Can you edit the lines from the one containing "What is the" through the last line so that "shrub" becomes "bush" and nothing else changes? Return only those lines.

(Excerpt from a dataset)
::::::::

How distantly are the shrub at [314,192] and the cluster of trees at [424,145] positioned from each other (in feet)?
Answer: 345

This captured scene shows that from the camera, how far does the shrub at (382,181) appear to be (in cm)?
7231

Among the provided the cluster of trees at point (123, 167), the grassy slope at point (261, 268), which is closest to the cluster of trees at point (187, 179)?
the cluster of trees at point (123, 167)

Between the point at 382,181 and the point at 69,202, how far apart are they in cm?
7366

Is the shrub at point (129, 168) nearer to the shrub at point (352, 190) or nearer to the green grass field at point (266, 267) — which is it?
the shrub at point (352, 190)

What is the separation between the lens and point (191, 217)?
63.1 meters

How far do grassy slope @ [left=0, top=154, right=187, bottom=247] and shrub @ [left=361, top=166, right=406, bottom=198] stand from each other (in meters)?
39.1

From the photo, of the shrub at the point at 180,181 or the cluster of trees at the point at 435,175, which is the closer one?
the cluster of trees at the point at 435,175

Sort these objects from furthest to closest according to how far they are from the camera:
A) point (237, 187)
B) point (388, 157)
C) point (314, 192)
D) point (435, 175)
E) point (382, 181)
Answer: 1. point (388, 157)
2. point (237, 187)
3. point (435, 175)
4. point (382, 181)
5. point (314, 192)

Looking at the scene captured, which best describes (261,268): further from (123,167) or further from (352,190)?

::::::::

The output:
What is the separation between the lens and point (191, 217)?
63.1 meters

How far do grassy slope @ [left=0, top=154, right=187, bottom=247] and bush @ [left=361, top=166, right=406, bottom=198] stand from each other (in meters)?
39.1

From the photo, of the bush at the point at 180,181 or the cluster of trees at the point at 435,175, which is the closer one?
the cluster of trees at the point at 435,175

Sort these objects from furthest to closest according to how far they are from the camera:
A) point (237, 187)
B) point (388, 157)
C) point (314, 192)
D) point (435, 175)
E) point (382, 181)
Answer: 1. point (388, 157)
2. point (237, 187)
3. point (435, 175)
4. point (382, 181)
5. point (314, 192)

Looking at the scene captured, which best describes (261,268): further from (123,167) or further from (352,190)?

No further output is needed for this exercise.